TAREFA SOLICITADA 1
Responda com base no trecho:
(a) Que sensação o trecho diz ter sido obtida ao fazer o que foi feito?
(b) Quem, segundo o trecho, deu a paz necessária?
(c) O que o trecho aponta como o segredo da coisa?
TAREFA SOLICITADA 2
Reproduza fielmente a passagem do trecho que começa com "Mesmo porque eram" e segue até "crônicas do cinemão.", inclusive.

TRECHO FORNECIDO
# # # #

Pode ser que as crônicas do cinemão tenham deixado aos leitores a impressão de que vosso escriba é uma puta sem precedentes. Não nego nada que já tenha feito e menos ainda me arrependo de tê-lo empreendido pois seria hipocrisia minha negar tais fatos como se o passado pudesse ser simplesmente apagado além do fato de que sim, obtive prazer imenso fazendo o que fiz.
Mesmo porque eram tempos loucos e eu, muito jovem e é do jovem não ter medidas nem pensar em conseqüências ou responsabilidades. Mas, cabe dizer que há muito tempo já não sou mais assim, obviamente. O tempo se encarregou de me dobrar e me fazer pensar que qualidade é melhor que quantidade mas não em termos absolutos já aviso a todos. Mas o principal é que wans me deu a paz necessária. Ele é meu cinemão. Prezo cada um de vocês pelas escolhas que fizeram e que farão mesmo que possa vir a não concordar com elas. Esse é o segredo da coisa: discordar sem julgar. Isso posto, vamos ao último relato das crônicas do cinemão.

# # # #

REGISTROS DO CONJUNTO
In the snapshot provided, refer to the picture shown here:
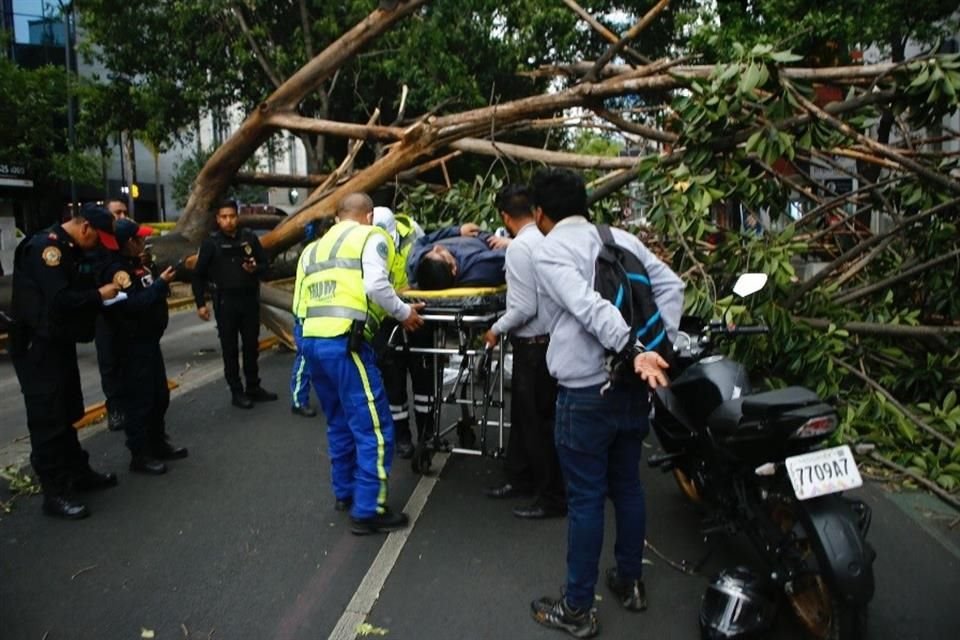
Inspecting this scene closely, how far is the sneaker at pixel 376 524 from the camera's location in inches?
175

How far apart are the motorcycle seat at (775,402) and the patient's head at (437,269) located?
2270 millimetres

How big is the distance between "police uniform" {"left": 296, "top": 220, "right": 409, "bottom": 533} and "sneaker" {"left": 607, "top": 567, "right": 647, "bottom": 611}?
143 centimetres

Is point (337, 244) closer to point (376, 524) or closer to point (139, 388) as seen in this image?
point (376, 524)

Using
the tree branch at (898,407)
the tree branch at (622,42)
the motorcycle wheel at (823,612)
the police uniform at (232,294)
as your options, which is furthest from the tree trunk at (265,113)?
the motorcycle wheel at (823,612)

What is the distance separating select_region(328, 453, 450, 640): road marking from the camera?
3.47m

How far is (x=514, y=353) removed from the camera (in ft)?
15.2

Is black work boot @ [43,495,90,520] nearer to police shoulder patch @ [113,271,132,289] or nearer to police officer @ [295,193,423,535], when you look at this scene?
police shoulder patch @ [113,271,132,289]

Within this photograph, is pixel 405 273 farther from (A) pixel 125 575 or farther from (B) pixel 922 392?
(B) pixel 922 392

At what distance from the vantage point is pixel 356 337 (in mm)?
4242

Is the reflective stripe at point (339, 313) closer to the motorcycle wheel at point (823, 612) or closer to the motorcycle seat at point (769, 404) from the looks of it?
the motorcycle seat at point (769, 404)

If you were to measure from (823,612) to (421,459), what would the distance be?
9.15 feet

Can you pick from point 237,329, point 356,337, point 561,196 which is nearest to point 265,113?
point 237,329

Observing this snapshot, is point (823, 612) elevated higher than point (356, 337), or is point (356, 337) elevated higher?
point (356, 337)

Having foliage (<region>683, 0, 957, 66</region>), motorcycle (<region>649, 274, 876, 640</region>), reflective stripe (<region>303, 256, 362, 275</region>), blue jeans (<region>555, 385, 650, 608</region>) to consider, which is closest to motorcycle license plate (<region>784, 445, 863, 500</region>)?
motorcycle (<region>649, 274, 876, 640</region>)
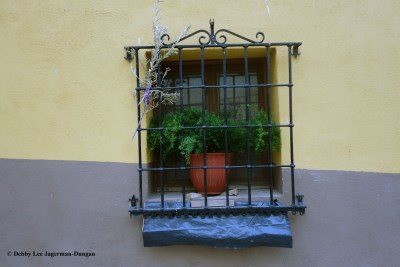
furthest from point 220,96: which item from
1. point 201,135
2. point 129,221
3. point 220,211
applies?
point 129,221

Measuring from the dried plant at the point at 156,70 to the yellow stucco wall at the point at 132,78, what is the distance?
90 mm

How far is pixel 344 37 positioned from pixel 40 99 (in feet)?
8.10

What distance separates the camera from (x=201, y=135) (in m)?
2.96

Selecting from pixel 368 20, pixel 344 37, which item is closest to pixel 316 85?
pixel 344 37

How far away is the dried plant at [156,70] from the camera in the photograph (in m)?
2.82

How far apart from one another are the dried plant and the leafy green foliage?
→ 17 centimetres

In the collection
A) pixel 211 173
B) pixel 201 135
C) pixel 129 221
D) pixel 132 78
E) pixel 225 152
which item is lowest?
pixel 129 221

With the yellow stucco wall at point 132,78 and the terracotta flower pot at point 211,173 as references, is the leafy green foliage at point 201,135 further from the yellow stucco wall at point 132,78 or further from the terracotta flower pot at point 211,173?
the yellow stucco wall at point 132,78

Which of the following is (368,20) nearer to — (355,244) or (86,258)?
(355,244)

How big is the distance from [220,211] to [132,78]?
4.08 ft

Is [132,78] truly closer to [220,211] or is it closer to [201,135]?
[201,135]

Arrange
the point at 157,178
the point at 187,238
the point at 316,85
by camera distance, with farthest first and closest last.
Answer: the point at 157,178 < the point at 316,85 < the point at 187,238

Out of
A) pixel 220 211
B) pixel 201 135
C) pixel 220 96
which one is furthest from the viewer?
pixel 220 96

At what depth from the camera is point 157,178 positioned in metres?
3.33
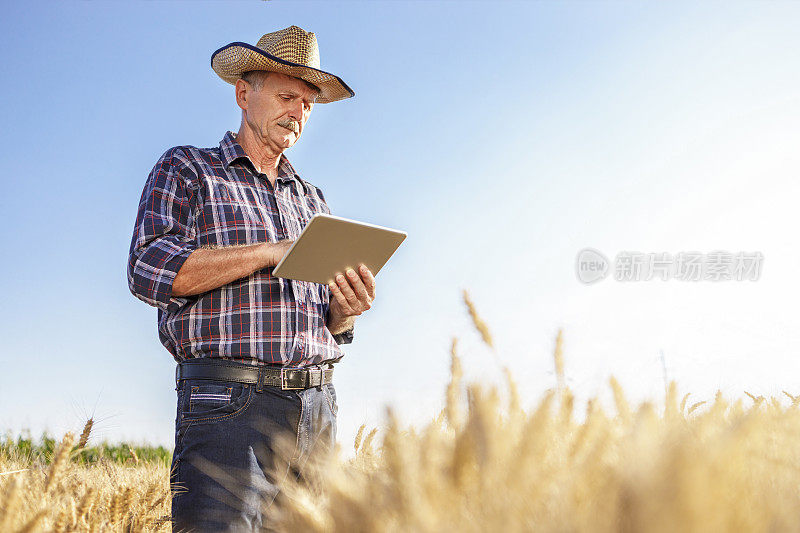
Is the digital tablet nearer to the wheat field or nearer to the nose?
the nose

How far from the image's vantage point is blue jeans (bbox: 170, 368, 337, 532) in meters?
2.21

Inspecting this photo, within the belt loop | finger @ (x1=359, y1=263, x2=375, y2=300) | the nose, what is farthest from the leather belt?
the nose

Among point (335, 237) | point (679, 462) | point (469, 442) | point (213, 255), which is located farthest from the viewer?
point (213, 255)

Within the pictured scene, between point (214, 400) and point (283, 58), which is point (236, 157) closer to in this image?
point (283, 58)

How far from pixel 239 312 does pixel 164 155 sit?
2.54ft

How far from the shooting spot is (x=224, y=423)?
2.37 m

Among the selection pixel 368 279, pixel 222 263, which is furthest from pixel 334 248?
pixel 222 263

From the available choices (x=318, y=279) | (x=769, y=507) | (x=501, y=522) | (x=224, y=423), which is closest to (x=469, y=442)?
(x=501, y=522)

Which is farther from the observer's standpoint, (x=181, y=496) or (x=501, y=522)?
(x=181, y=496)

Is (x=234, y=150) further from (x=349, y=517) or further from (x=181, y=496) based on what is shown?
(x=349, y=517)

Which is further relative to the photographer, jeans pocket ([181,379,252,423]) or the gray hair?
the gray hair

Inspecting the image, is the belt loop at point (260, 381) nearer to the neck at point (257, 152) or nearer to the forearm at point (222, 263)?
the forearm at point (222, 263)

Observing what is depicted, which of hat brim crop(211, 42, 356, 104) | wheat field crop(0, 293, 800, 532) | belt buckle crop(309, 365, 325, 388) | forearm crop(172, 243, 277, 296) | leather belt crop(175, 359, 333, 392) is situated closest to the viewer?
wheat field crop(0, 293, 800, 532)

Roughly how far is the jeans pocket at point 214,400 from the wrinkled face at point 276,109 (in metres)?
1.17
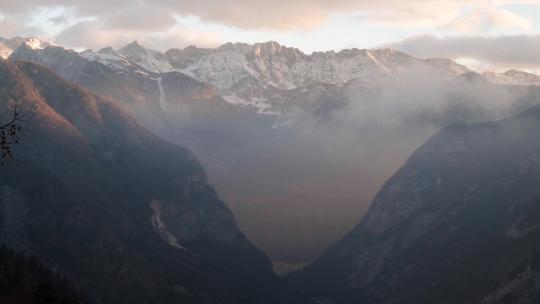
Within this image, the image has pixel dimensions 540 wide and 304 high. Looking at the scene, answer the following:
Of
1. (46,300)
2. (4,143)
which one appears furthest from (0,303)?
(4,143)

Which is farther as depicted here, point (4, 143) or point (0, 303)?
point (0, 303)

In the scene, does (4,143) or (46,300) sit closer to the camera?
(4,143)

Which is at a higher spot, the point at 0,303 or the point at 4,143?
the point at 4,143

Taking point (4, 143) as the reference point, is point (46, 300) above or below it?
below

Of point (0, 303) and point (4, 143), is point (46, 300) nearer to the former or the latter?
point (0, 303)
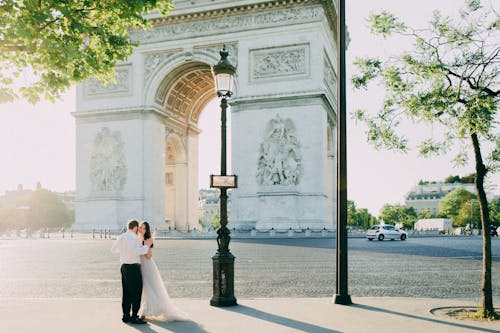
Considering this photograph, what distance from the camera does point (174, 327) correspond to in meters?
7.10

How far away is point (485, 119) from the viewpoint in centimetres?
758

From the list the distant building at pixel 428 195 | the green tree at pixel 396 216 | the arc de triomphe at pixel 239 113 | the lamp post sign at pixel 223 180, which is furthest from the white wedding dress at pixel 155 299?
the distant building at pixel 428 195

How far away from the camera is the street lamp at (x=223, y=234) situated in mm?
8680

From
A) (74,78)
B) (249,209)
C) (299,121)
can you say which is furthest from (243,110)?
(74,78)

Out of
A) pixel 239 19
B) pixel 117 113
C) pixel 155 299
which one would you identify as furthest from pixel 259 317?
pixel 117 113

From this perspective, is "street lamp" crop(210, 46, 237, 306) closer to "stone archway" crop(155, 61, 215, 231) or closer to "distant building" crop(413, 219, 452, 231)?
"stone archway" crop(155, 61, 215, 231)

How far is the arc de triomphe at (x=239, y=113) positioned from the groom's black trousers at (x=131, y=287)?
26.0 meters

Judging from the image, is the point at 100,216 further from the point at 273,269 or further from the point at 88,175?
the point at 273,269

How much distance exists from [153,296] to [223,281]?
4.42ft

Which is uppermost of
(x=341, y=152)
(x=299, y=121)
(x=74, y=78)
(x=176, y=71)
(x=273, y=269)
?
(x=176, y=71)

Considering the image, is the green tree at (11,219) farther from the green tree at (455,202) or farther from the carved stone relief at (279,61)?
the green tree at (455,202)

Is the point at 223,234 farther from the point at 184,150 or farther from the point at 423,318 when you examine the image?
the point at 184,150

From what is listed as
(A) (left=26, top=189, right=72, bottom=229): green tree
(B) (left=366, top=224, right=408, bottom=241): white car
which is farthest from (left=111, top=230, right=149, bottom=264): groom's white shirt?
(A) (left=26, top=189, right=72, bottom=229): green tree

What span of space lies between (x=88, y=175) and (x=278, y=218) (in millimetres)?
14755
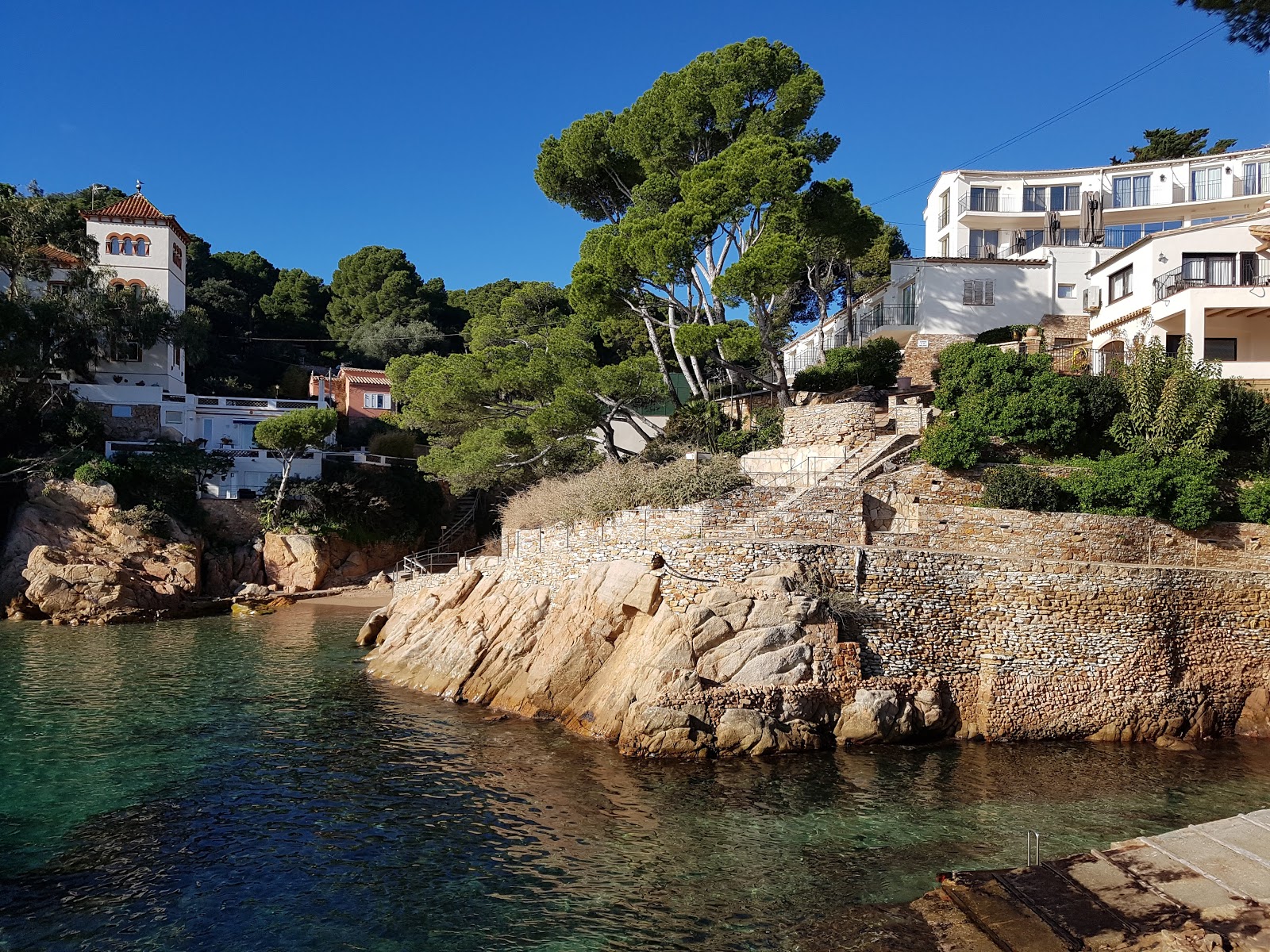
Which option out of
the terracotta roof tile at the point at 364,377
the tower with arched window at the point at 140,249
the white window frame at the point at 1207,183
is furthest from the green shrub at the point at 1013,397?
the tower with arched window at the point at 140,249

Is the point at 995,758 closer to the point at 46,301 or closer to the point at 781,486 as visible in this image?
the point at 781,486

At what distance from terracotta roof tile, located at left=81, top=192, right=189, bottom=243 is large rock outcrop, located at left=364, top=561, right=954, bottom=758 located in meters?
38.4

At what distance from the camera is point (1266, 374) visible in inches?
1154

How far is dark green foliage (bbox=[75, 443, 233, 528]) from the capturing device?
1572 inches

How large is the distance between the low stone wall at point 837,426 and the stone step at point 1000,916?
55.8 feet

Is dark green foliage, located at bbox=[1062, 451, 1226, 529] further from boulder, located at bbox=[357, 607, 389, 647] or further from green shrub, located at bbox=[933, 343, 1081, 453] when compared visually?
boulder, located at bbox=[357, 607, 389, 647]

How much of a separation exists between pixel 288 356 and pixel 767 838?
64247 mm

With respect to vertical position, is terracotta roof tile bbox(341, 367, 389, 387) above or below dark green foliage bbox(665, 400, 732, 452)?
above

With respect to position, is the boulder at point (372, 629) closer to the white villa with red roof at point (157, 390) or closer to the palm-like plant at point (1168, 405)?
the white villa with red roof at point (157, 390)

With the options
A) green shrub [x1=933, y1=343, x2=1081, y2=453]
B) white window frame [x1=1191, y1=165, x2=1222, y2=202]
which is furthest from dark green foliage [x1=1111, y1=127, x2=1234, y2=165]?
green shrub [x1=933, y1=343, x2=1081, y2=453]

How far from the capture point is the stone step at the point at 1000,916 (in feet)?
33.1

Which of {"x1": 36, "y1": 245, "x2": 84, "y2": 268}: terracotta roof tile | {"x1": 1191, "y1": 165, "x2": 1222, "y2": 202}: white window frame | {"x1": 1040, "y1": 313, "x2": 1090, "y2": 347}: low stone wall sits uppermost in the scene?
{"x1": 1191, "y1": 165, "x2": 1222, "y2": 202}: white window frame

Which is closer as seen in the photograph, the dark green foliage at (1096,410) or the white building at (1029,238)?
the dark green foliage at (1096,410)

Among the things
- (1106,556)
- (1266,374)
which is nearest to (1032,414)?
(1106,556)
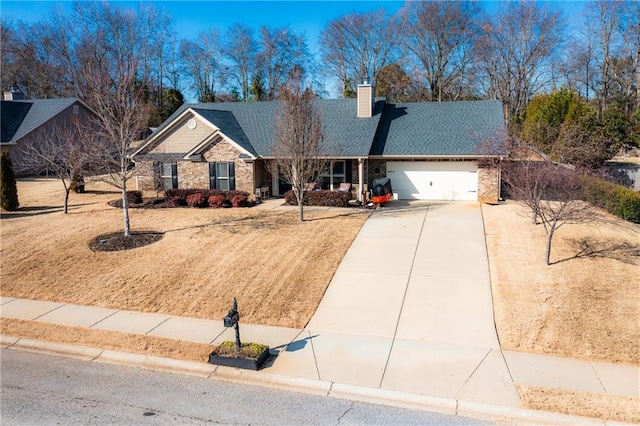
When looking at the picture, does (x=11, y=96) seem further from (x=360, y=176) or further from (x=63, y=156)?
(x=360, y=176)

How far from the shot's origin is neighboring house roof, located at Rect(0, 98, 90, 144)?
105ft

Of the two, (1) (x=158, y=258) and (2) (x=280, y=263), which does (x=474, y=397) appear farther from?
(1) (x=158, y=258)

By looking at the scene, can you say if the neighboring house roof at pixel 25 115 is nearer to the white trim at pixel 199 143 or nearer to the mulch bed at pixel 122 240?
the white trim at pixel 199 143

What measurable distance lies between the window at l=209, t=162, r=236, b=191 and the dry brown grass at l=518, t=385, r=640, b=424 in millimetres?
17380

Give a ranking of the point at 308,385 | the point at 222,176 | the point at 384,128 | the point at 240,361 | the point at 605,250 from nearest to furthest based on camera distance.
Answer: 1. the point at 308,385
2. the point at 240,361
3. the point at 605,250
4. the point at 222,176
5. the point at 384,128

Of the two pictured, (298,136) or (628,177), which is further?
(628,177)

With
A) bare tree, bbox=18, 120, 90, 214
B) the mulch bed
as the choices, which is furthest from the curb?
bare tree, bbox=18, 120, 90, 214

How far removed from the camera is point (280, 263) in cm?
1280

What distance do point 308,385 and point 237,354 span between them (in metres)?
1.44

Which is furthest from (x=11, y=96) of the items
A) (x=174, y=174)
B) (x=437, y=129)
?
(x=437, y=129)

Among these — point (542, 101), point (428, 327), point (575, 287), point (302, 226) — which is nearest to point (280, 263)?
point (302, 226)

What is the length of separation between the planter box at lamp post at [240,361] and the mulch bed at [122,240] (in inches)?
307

# # # #

RESPOSTA 1
(a) Prazer imenso.
(b) wans.
(c) Discordar sem julgar.

RESPOSTA 2
Mesmo porque eram tempos loucos e eu, muito jovem e é do jovem não ter medidas nem pensar em conseqüências ou responsabilidades. Mas, cabe dizer que há muito tempo já não sou mais assim, obviamente. O tempo se encarregou de me dobrar e me fazer pensar que qualidade é melhor que quantidade mas não em termos absolutos já aviso a todos. Mas o principal é que wans me deu a paz necessária. Ele é meu cinemão. Prezo cada um de vocês pelas escolhas que fizeram e que farão mesmo que possa vir a não concordar com elas. Esse é o segredo da coisa: discordar sem julgar. Isso posto, vamos ao último relato das crônicas do cinemão.